Fuerzas policiales y paramilitares han asediado distintos barrios de Managua. Gobierno y oposición acordaron pedir presencia de organismos internacionales.

Distintos barrios del este de Managua, la capital de Nicaragua, fueron atacados este viernes (15.06.2018) por la Policía Nacional y paramilitares, según diversos registros colgados en redes sociales y reportes de activistas. En los videos puede verse cómo miembros de las fuerzas de seguridad se parapetan tras árboles o paredes para disparar a cualquier persona que se apareciera por las calles.

Denuncias similares llegaron desde las ciudades de León y Nagarote (noroeste), así como desde Nindirí, Masatape y Masaya (sur), donde también se registraron detenciones ilegales. Paramilitares encapuchados y fuertemente armados circulaban en camionetas sin matrículas en diversos barrios de Managua, donde se registraron tiroteos. Todo esto, mientras diversas agrupaciones elevan el número de muertos por la violencia a 200, desde que comenzaron las protestas en abril.

La ONG Asociación Nicaragüense de Derechos Humanos (ANPDH) sumó este viernes 31 nuevos decesos a la lista de víctimas mortales. Los hechos fueron denunciados en la mesa del diálogo nacional por la integrante de la Alianza Cívica por la Justicia y la Democracia, Sandra Ramos, con la esperanza de que el Gobierno llamara al cese de la violencia. La mesa se retomó este mismo viernes, tras estar suspendida desde el pasado 23 de mayo.
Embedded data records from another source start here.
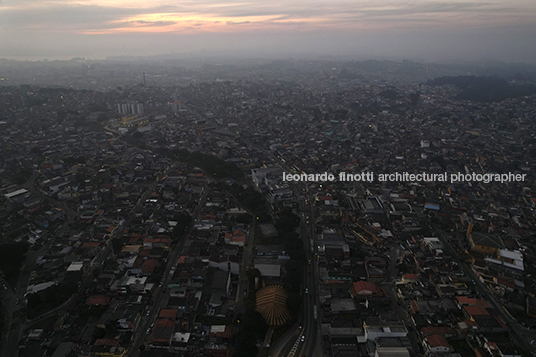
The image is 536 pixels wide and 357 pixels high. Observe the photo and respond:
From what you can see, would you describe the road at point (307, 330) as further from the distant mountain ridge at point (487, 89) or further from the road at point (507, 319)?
the distant mountain ridge at point (487, 89)

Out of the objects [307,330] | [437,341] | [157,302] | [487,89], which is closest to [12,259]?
[157,302]

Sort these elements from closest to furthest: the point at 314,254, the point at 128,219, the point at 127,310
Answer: the point at 127,310 → the point at 314,254 → the point at 128,219

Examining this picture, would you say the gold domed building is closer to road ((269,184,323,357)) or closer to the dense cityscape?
the dense cityscape

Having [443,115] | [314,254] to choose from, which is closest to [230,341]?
[314,254]

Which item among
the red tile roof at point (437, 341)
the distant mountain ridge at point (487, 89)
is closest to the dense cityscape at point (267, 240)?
the red tile roof at point (437, 341)

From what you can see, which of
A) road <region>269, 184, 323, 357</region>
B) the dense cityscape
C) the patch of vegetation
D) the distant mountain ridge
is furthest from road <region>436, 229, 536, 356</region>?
the distant mountain ridge

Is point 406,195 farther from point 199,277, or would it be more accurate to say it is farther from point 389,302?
point 199,277
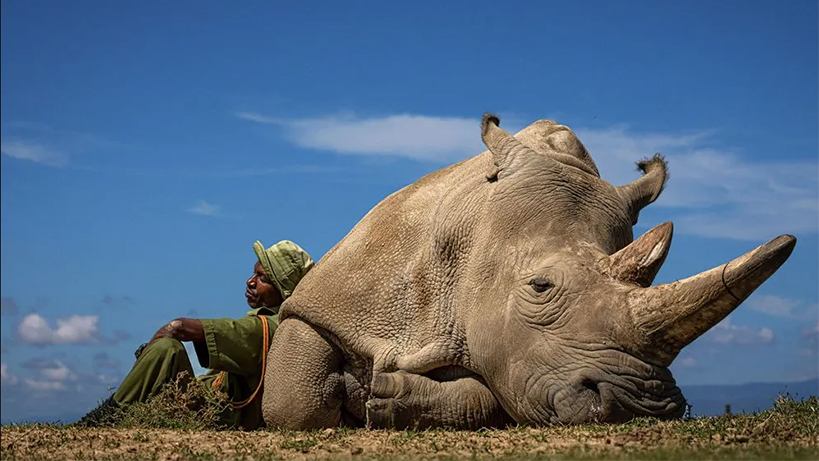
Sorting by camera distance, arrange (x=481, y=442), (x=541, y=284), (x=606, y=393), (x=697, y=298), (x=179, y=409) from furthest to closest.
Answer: (x=179, y=409), (x=541, y=284), (x=606, y=393), (x=481, y=442), (x=697, y=298)

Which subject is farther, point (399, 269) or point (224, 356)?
point (224, 356)

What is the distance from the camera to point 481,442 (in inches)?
339

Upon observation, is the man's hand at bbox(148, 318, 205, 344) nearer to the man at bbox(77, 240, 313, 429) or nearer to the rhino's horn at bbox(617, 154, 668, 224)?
the man at bbox(77, 240, 313, 429)

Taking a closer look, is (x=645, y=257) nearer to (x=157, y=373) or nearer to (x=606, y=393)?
(x=606, y=393)

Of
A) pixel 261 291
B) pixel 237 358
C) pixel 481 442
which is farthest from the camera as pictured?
pixel 261 291

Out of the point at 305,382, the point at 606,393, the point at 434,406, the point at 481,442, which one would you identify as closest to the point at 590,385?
the point at 606,393

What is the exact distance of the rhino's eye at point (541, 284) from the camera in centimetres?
925

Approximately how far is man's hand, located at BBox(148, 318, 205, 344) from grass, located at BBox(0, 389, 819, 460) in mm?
1399

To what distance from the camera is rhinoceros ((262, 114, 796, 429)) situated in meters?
8.84

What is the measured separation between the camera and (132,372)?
38.1 ft

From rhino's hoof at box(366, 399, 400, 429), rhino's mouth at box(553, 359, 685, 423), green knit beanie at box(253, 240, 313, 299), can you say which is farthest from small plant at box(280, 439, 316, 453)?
green knit beanie at box(253, 240, 313, 299)

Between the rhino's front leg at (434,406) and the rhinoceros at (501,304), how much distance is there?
12mm

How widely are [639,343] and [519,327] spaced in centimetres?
109

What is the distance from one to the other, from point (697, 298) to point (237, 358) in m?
5.58
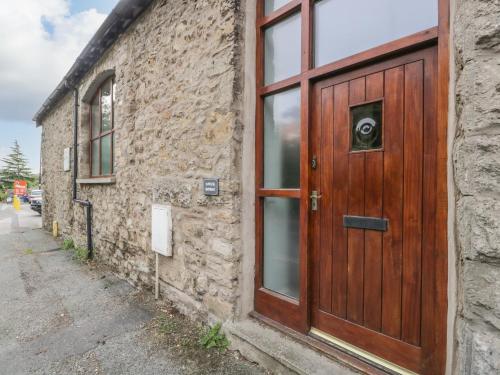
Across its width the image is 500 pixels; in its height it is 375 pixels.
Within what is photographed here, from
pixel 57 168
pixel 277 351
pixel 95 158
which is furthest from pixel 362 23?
pixel 57 168

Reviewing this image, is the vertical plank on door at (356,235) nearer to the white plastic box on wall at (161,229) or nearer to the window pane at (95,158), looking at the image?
the white plastic box on wall at (161,229)

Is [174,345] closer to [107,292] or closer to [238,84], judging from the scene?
[107,292]

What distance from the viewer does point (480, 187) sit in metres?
1.13

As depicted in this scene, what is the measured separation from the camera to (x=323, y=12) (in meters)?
2.08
Gobierno se siente amenazado

El Gobierno nicaragüense rechazó inicialmente una propuesta de los obispos que “urge” la presencia en el país de la Comisión Interamericana de Derechos Humanos (CIDH) y de la ONU para que investiguen las “muertes y los actos de violencia” ocurridos en los últimos dos meses. La delegación gubernamental, encabezada por el canciller Denis Moncada, reaccionó culpando a la población por los actos violentos que se han registrado desde el 18 de abril pasado, cuando se inició la crisis.

Por su parte, la vicepresidenta, Rosario Murillo, que además es la esposa del presidente Daniel Ortega, dijo que su marido está librando “una lucha contra el odio” y las “prácticas oscuras”, en alusión a las protestas cívicas, y agregó que el Gobierno se sentía amenazado. “Nos sentimos indignados, dolidos, amenazados por tantas muertes, hay irracionalidad, falta de conciencia, falta de alma en esta situación que agobia a Nicaragua, que no merece esta situación”.
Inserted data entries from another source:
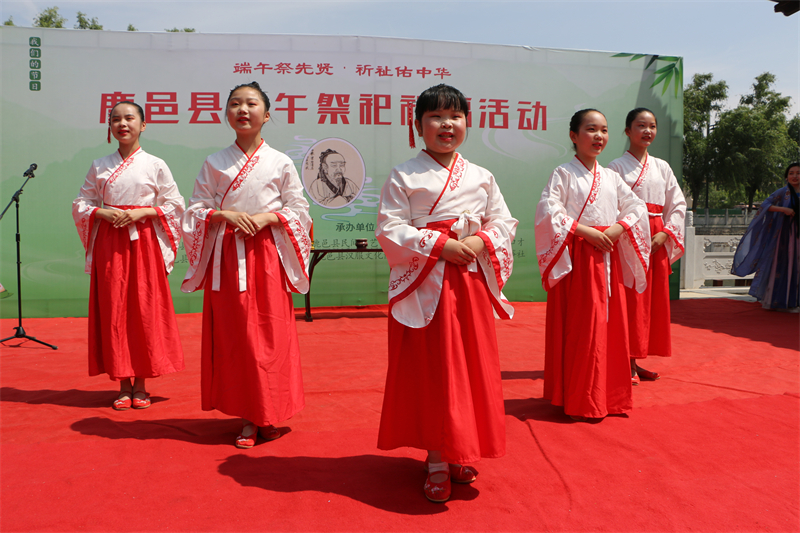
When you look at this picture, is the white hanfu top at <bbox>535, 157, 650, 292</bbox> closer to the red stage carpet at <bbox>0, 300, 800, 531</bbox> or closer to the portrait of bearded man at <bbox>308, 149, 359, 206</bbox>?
the red stage carpet at <bbox>0, 300, 800, 531</bbox>

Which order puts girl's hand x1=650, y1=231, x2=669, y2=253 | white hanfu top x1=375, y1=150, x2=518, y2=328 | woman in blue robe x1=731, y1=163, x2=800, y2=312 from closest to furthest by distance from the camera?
white hanfu top x1=375, y1=150, x2=518, y2=328
girl's hand x1=650, y1=231, x2=669, y2=253
woman in blue robe x1=731, y1=163, x2=800, y2=312

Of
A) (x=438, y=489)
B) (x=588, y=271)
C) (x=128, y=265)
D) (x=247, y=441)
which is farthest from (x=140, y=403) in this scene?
(x=588, y=271)

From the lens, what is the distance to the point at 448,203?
197cm

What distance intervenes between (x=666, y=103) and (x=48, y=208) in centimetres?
772

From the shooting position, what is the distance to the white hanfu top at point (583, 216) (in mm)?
2773

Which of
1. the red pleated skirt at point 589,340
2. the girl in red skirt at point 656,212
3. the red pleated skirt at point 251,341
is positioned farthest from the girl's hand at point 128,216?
the girl in red skirt at point 656,212

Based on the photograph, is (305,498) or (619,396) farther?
(619,396)

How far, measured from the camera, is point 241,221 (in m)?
2.43

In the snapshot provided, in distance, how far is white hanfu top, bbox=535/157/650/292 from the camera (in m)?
2.77

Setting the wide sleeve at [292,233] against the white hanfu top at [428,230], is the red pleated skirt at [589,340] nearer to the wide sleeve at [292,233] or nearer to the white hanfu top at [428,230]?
the white hanfu top at [428,230]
Al final de la jornada, los representantes de la oposición autoconvocada en las calles y el Gobierno decidieron apurar la presencia en el país de la Comisión Interamericana de Derechos Humanos (CIDH), del Alto Comisionado de Naciones Unidas para los Derechos Humanos y de una misión de la Unión Europea (UE), en un primer intento por resolver la crisis. Además, acordaron un plan para acabar con los “tranques”, como se conoce a las barricadas que impiden el libre tránsito.